Time to level-up your customer experience

Last week I attended Forrester’s Customer Experience Forum, to check out the latest trends, challenges and best practices for CX design and strategy. Across a diverse range of topics, the consensus was clear: It’s time for businesses to take their experiences to the next level.

Customer Experience

These days, delivering engaging experiences is essential to sustaining competitive advantage and earning lasting loyalty. But many brands find themselves struggling to keep up with rising consumer expectations and an ever-growing array of channels and touchpoints.

Fortunately, I snagged a few key insights from the conference that should help businesses not only keep up, but move their CX strategy forward…

1. Your customer is not their purchase history

Consider a customer, Emma, who recently bought a handbag from a fashion retailer. Because of this purchase, the retailer sends her an email to recommend some shoes that match the bag – after all, that’s what many of their handbag purchasers buy next.

A few weeks later, Emma receives an app notification telling her that a new line of handbags is in store; after that, it’s an email promoting other accessories purchased by people who bought the same bag… Soon, every interaction she has with the brand ties back to that one purchase.

What the retailer doesn’t know is that Emma, while not a bargain hunter, isn’t a huge spender either. She sticks to a budget, and won’t splash out again when she’s just made an “investment” purchase. Not that any of that matters, because Emma bought this particular handbag as a gift.

All this means that not one of the interactions the retailer has initiated since purchase has really appealed to her, or had any chance of driving more spend.

It’s a scenario that happens all too often – as one speaker pointed out, entire customer journeys are often personalised based on a single data point, like a purchase.

Now that’s not to say that the retailer in our example should have known that Emma’s purchase was intended for someone else. Rather it’s a call to go beyond individual data points when delivering tailored experiences.

Instead, brands should draw on a wider range of insight, including a customer’s preferences, sentiment, behaviour, and even the context of each interaction (like the time of day or the weather).

This may require more advanced technology, both to analyse incoming data in real-time and work out what to do with it. But any investment will be worth the value customers will give back in terms of their engagement and loyalty.

To do: Assess your current customer journeys and decide: are you “personalising” too much around single points of data? If so, take some time to research platforms that take a more holistic view of your customers – particularly those that use machine learning, augmented intelligence and real-time data processing.

2. Big players set the bar

It’s easy to look to your competitors as a benchmark for the experience you’re delivering. After all, as long as you’re better than the other options, you should be OK… right?

Well… yes and no. Sure, you might win out over competitors in the short term. But the bar for great experience isn’t necessarily set by others in your industry.

Customers’ expectations are influenced by a much wider array of brands and interactions – they don’t differentiate between your brand and CX giants like Amazon. Rather, for a customer, the expectation for a great interaction is set by the best buying experience they’ve had.

That doesn’t mean you have to deliver faster than Amazon or offer the same level of real-time personalisation. But it’s worth remembering that, just because a direct competitor’s CX is dismal, businesses can’t return on their laurels.

Unless you continually optimise and improve your experiences, customers will always be on the lookout for someone who can do it better – and you can bet that someone will come along sooner or later.

__Dataset excerpts__
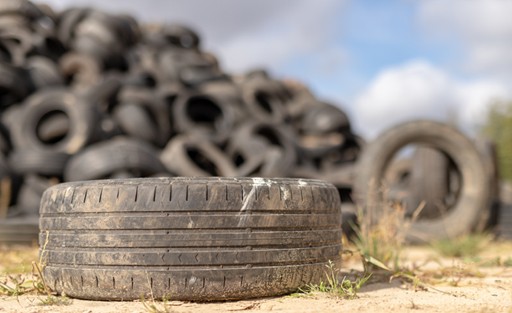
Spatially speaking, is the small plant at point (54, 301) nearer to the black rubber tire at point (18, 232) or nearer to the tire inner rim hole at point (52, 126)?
the black rubber tire at point (18, 232)

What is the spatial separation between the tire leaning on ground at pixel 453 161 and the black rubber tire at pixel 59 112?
4.37m

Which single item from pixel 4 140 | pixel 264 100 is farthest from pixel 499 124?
pixel 4 140

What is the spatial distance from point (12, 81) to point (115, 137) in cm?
223

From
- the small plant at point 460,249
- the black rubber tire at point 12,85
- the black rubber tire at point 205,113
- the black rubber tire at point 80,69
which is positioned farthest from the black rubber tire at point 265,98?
the small plant at point 460,249

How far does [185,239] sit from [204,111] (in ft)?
31.7

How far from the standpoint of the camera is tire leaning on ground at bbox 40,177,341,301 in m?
3.17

__Goals__
1. Answer these questions using the customer experience article:
(a) Which event did the writer attend last week?
(b) For what reason did Emma buy the handbag?
(c) Which brand is named as a CX giant that customers don't differentiate from other brands?
2. Rename "fashion retailer" as "department store" in the customer experience article, writing out the part that opens with the words containing "Consider a customer, Emma, who" and closes with "handbag as a gift.".

__Results__
1.
(a) Forrester’s Customer Experience Forum
(b) She bought it as a gift.
(c) Amazon

2.
Consider a customer, Emma, who recently bought a handbag from a department store. Because of this purchase, the retailer sends her an email to recommend some shoes that match the bag – after all, that’s what many of their handbag purchasers buy next.

A few weeks later, Emma receives an app notification telling her that a new line of handbags is in store; after that, it’s an email promoting other accessories purchased by people who bought the same bag… Soon, every interaction she has with the brand ties back to that one purchase.

What the retailer doesn’t know is that Emma, while not a bargain hunter, isn’t a huge spender either. She sticks to a budget, and won’t splash out again when she’s just made an “investment” purchase. Not that any of that matters, because Emma bought this particular handbag as a gift.